[Stored data]
* * * * * * *
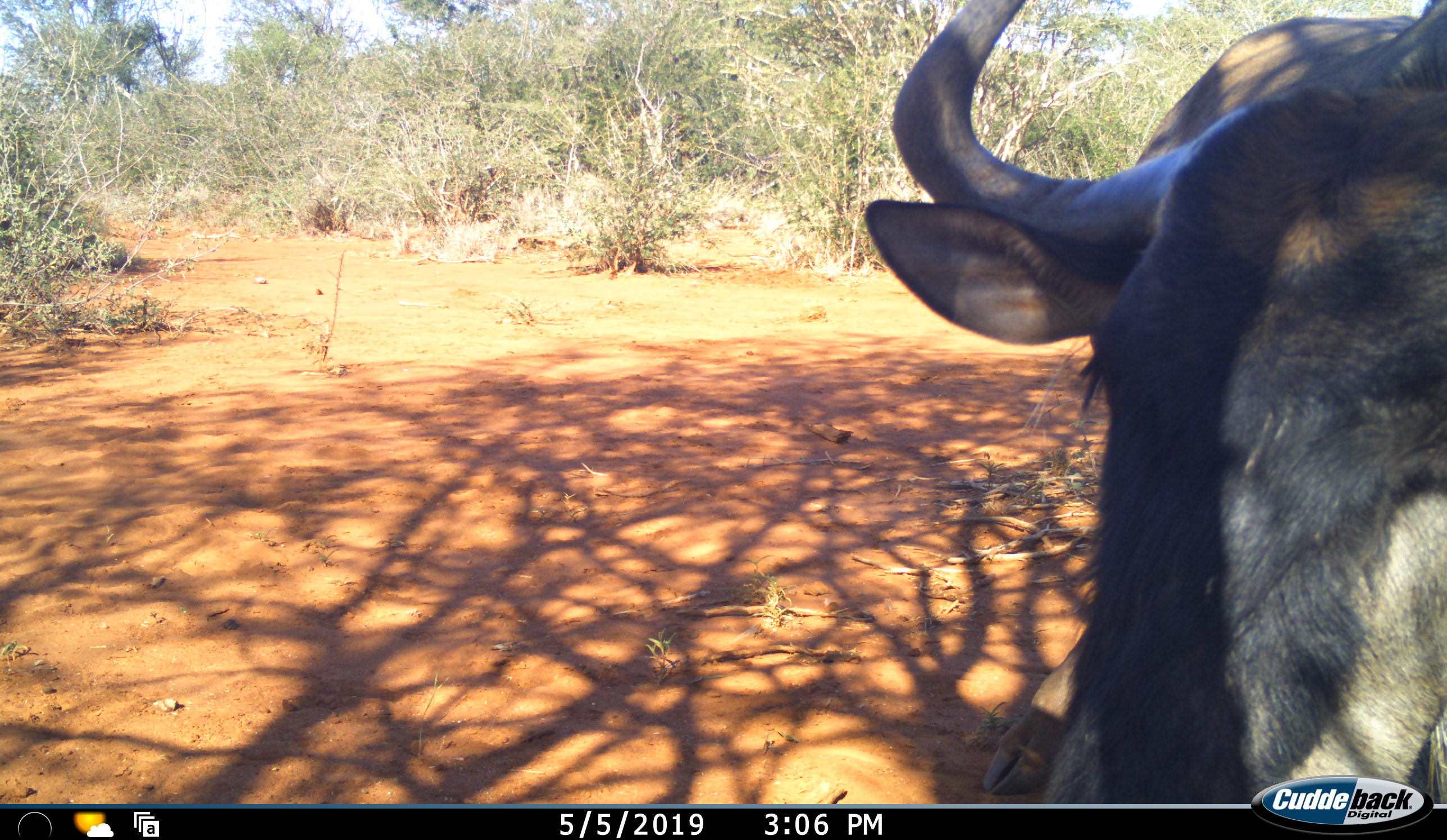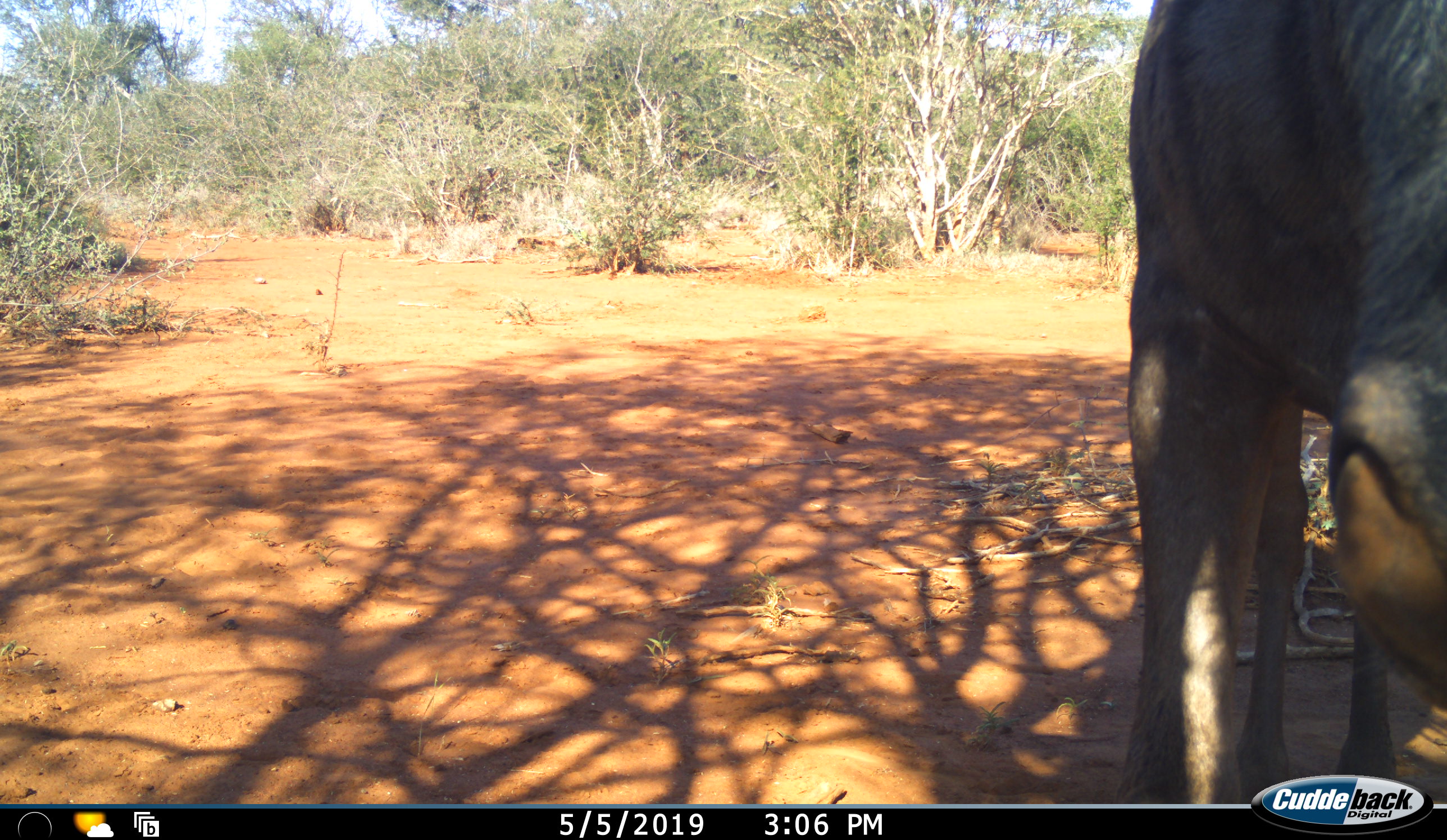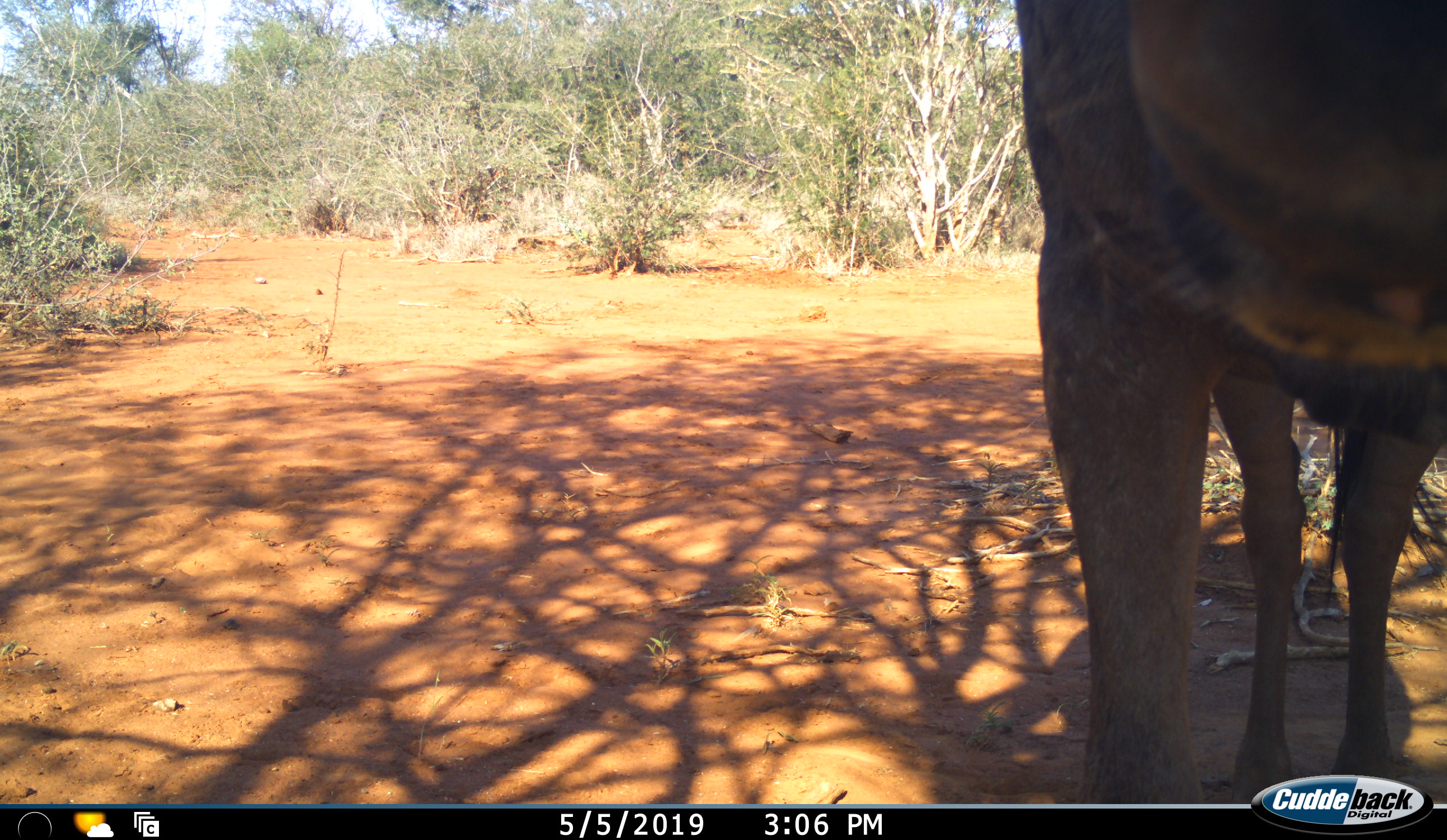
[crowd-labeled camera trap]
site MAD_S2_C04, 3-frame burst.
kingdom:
* * * * * * *
[Task description] Could you reproduce the listing above exactly and drop every picture?

[Task response]
[crowd-labeled camera trap]
site MAD_S2_C04, 3-frame burst.
kingdom:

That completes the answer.